Faculty gives Bush mixed marks

Professors question motives for president's education bill, see benefits in some aspects.

One year ago Sunday, George W. Bush put his hand on the Bible and, amid an election controversy, recited the Oath of Office, pledging to "the best of my ability, preserve, protect and defend the constitution of the United States."

In those 365 days, Bush has worked on taxes, Social Security and international security.

One of his latest presidential moves, though, was to sign a comprehensive education bill. The "No Child Left Behind" bill, signed into law Jan. 8, authorizes billions of dollars for improving education in grades three through eight.

So far, the legislation has met with mixed reactions among professors.

Kenneth Carlson, a professor of elementary education, said he approves of the authorization of billions of federal dollars for education reform, but he said he questions whether the resources will be appropriated to implement the bill.

"It's easy to strike a chord on behalf of education," Carlson said. "It will be interesting to see whether the dollars follow the rhetoric."

Political science professor John Cranor also said the public should remain skeptical until schools see actual money. He said appealing to education is a "standard response of a national political figure."

If schools do receive the funding, much of the money will go toward reading programs. The bill authorizes nearly $1 billion for a program designed to have students reading by third grade.

"Reading is foundational for anything we do," said Roy Weaver, the dean of the Teachers College. "I'm encouraged by that emphasis very much."

To track the progress of the reading and math programs, the national government requires every student in grades three through eight take a state-administered test. Students in schools that fail to meet standards would be able to transfer to better schools.

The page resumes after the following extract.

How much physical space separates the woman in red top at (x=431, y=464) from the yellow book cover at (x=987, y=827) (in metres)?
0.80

Cranor and Carlson said they are both concerned about the federal government's role in enforcing educational standards, a duty typically performed by the state.

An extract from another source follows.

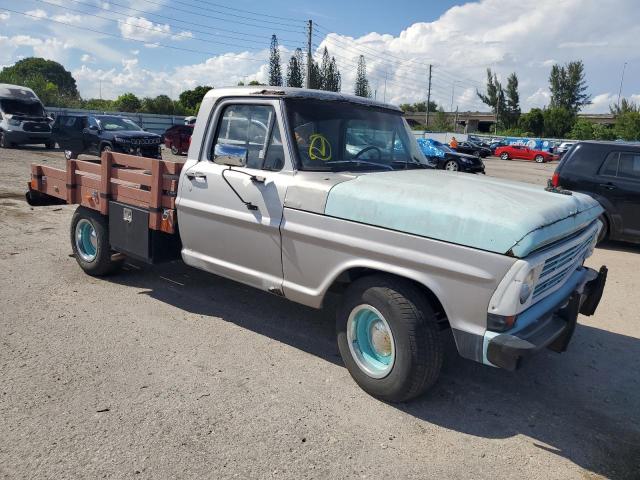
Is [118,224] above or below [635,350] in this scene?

Carlson, however, said he supports the emphasis on teacher accountability and open enrollment, but he said he doesn't think politicians understand the difficulty of teaching in an environment where students are often influenced by sleep deprivation, hunger, poverty and violence.

"The thing we need to be aware of is that certainly teachers are accountable for the time they have students in the class," Carlson said. "But schools only have kids for 9 percent of the time. They don't have control over what happens the other 91 percent of the time."

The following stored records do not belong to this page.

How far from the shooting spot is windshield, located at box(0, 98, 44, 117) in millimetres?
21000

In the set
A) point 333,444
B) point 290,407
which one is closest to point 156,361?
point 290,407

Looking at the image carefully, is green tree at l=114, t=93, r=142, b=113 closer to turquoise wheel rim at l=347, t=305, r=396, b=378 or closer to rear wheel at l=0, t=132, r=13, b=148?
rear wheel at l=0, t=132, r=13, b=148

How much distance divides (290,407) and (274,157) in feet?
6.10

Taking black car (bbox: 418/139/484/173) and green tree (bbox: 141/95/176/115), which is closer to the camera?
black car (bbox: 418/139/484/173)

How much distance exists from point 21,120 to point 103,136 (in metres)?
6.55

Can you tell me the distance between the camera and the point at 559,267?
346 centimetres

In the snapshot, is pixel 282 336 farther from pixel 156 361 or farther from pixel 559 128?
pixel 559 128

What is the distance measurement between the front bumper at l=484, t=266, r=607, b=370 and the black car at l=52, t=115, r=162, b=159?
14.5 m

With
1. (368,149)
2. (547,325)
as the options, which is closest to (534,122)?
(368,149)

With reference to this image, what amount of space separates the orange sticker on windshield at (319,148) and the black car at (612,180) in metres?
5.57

Alan Birkemeier, a junior secondary education major, said he worries the federal standardized testing might be biased toward "white, middle-class America," and that the testing will result in poor teaching.

"I'm afraid it will cause teachers to teach to the test, and it is going to eat up a lot of class time," Birkemeier said. "Students won't learn how to learn. They are just going to learn how to take standardized tests."

Education, though, has not been the only concern for the president, nor is it the only one to solicit local opinions.

"His early tax cut, which pandered to the right, cost him the Senate," said Joe Losco, the chairman of the political science department. "With the clearly approaching recession, Bush would have had to raise taxes or curtail his favored spending."

Losco said the spent surplus creates challenges for students by reducing money for student loans and higher education.

"Most economists would tell you that tax rebates are a silly and ineffective way to stimulate the economy," said Marilyn R. Flowers, professor and chairperson of the Department of Economics. "We are probably going to come out of the recession, barring another attack, in the next year."

The largest concern for students will not be their income in the near future, Flowers said. Instead, it will be their retirement incomes.

"The jury is out on the Bush administration in regard to Social Security," she said. "I do give Bush credit for getting the concept of partial privatization out there into the debate."

Nationally, Bush's approval rating, which peaked at a record 90 percent in September, is the longest record-setting approval rating held since former President Lyndon Johnson, according to the Gallup Organization.

Last week, the president's approval rating was 83 percent, according to Gallup.